GIVEN TASK: Can you lay out the material below as a Markdown table with two columns, Row and Text, giving each nonblank line its own row number?

(begin)

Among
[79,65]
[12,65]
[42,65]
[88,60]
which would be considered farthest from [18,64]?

(end)

RESULT OF THIS TASK:
| Row | Text |
|---|---|
| 1 | Among |
| 2 | [79,65] |
| 3 | [12,65] |
| 4 | [42,65] |
| 5 | [88,60] |
| 6 | which would be considered farthest from [18,64]? |